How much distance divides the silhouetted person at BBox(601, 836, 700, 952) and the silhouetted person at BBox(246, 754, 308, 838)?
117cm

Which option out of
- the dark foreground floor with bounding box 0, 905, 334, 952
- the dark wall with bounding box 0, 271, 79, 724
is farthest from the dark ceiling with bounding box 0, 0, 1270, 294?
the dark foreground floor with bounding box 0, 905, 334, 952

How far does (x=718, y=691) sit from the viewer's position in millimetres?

______________________________

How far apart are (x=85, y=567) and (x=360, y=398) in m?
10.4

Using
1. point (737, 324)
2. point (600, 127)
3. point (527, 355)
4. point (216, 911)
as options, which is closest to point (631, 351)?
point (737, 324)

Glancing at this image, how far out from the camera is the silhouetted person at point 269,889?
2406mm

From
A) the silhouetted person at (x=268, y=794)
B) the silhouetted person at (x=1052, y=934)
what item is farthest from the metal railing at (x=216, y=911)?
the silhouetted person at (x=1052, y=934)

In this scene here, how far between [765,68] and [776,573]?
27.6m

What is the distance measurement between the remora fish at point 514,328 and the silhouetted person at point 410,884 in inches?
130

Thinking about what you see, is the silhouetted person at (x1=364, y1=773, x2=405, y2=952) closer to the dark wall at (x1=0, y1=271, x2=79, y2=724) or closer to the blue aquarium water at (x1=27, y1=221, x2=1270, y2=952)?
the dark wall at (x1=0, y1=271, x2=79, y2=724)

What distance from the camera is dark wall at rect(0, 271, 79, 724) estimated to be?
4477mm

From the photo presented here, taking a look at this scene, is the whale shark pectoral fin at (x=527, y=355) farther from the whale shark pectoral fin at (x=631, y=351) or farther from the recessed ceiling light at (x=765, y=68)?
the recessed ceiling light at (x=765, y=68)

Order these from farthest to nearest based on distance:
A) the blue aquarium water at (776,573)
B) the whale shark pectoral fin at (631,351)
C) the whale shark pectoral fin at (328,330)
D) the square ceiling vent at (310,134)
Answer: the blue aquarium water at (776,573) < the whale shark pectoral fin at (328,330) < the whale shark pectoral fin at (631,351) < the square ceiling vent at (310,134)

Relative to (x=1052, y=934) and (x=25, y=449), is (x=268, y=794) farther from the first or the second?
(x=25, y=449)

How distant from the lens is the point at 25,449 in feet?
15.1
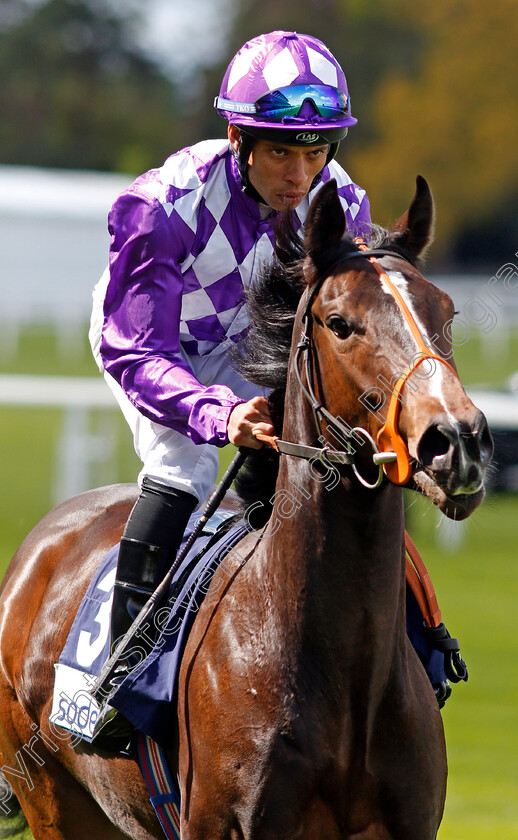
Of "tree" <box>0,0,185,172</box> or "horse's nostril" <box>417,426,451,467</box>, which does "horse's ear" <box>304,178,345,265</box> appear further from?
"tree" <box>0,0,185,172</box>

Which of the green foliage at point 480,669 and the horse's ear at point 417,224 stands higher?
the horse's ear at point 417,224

______________________________

Exercise details:
Put everything in the listing from the line containing "How much distance" down to the line containing "How far does" into a Markdown table with the columns Row and Line, numbering each row and leaving out blank lines.

Answer to the problem:
| Row | Line |
|---|---|
| 1 | How much distance divides the silhouetted person at BBox(601, 836, 700, 952) and the silhouetted person at BBox(246, 754, 308, 838)? |
| 2 | 117cm |
| 3 | Which option out of |
| 4 | - the dark foreground floor with bounding box 0, 905, 334, 952 |
| 5 | - the dark wall with bounding box 0, 271, 79, 724 |
| 6 | is farthest from the dark ceiling with bounding box 0, 0, 1270, 294? |
| 7 | the dark foreground floor with bounding box 0, 905, 334, 952 |
| 8 | How far does (x=718, y=691) sit from the viewer's position in millimetres? |